Y estás creando una alteración que podría reflejar negativamente tanto en la reputación de la Academia como en mi capacidad para manejar a los nuevos estudiantes.
—¿Tu responsabilidad?
—Mi voz era mortalmente tranquila ahora—.
¿Eso es un desafío?
—Tal vez.
—Mantuvo mi mirada—.
Esta es mi jurisdicción, y tengo derecho a hacer lo que quiera, según los libros, por supuesto.
Maltratar a un compañero estudiante en público.
¿No te avergüenzas de ti mismo?
—¿Qué?
—me burlé—.
¿Me hablas a mí?
—La sección 6 del manual del estudiante, subsección dos, establece que la confrontación agresiva es un delito punible; en caso de su gravedad, el estudiante puede enfrentarse al riesgo de expulsión.
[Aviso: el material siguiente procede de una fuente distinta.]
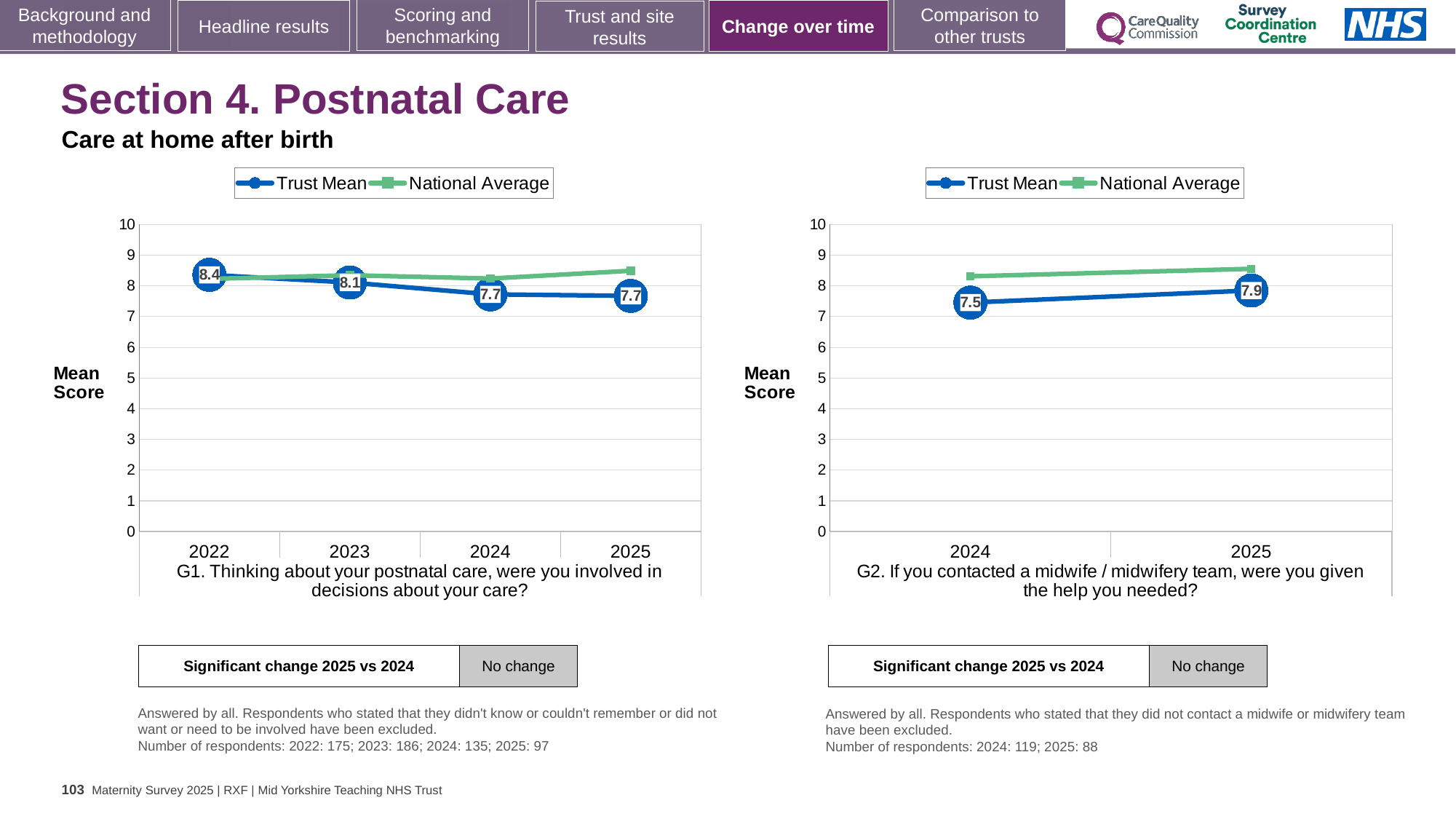
In the G1 chart on the left, is the National Average value for 2025 greater or less than 8? greater How many years are shown on the x axis of the G1 chart on the left? 4 What kind of chart is the G2 chart on the right? Line chart In the G1 chart on the left, what is the Trust Mean score for 2022? 8.4 In the G2 chart on the right, which year has the lowest Trust Mean score? 2024 In the G1 chart on the left, what is the difference between the Trust Mean scores for 2022 and 2025? 0.7 In the G1 chart on the left, what is the Trust Mean score for 2024? 7.7 In the G1 chart on the left, which year has the larger Trust Mean score, 2022 or 2023? 2022 In the G2 chart on the right, what is the Trust Mean score for 2025? 7.9 How many series does the legend of the G2 chart on the right list? 2 In the G1 chart on the left, which year has the highest Trust Mean score? 2022 In the G2 chart on the right, what is the difference between the Trust Mean scores for 2025 and 2024? 0.4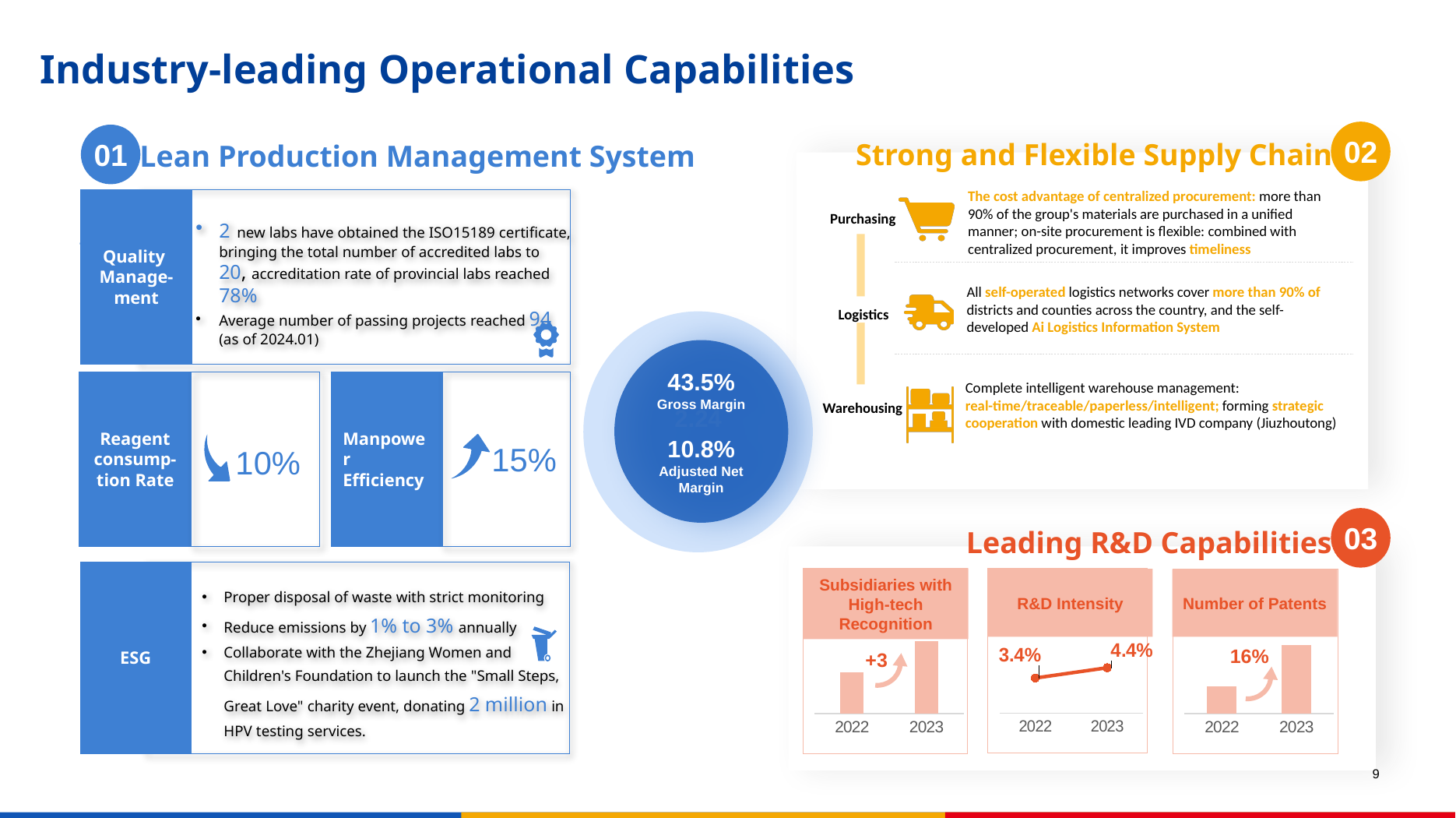
In the R&D Intensity chart, what is the value for 2023? 4.4% What kind of chart is the R&D Intensity chart? line chart In the Number of Patents chart, what growth figure is printed between the 2022 and 2023 bars? 16% In the R&D Intensity chart, by how much did the value change from 2022 to 2023? 1.0% In the Number of Patents chart, which year has the taller bar? 2023 In the Subsidiaries with High-tech Recognition chart, what change is printed between the 2022 and 2023 bars? +3 How many years are shown on the x axis of the Subsidiaries with High-tech Recognition chart? 2 In the R&D Intensity chart, which year has the higher value? 2023 In the Subsidiaries with High-tech Recognition chart, which year has the lower bar? 2022 In the R&D Intensity chart, what is the value for 2022? 3.4% In the R&D Intensity chart, do values rise or fall from 2022 to 2023? rise What kind of chart is the Number of Patents chart? bar chart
Estoy obligado a hacer un informe, especialmente cuando un estudiante de segundo año parece estar intimidando a un nuevo estudiante bajo mi supervisión.
La acusación era sólida.
Si Kael llevara adelante el cargo, podría resultar en una acción disciplinaria, y yo no quería que eso sucediera.
Interrumpiría muchas cosas para mí.
—No estaba…
—comencé, pero Kael me interrumpió con una mano levantada.
—Por favor, no lo empeores con tus negaciones.
Tengo muchos testigos y evidencias de que lo obligaste físicamente a venir contigo a este lugar aislado, incluso cuando se negó.
No importa si son familiares; debes trabajar según las reglas.
No creo que queramos esa conversación con el Tribunal Estudiantil.
Zair gruñó dentro de mí, ya comenzando a pasearse inquieto.
Respiré hondo para calmarme.
Kael Winters era el Coordinador de Primer Año —una posición que lo hacía influyente con la administración y el profesorado.
Más importante aún, tenía la reputación de ser despiadadamente lógico e incorruptible; incluso los estudiantes mayores y miembros del personal mantenían su distancia de él.
Y causar otra escena solo atraería más atención hacia Charis, que era lo último que cualquiera de nosotros necesitaba.
—Tienes razón —dije finalmente, forzando que mi voz se mantuviera serena—.
Solo me sorprendió verlo aquí y me dejé llevar.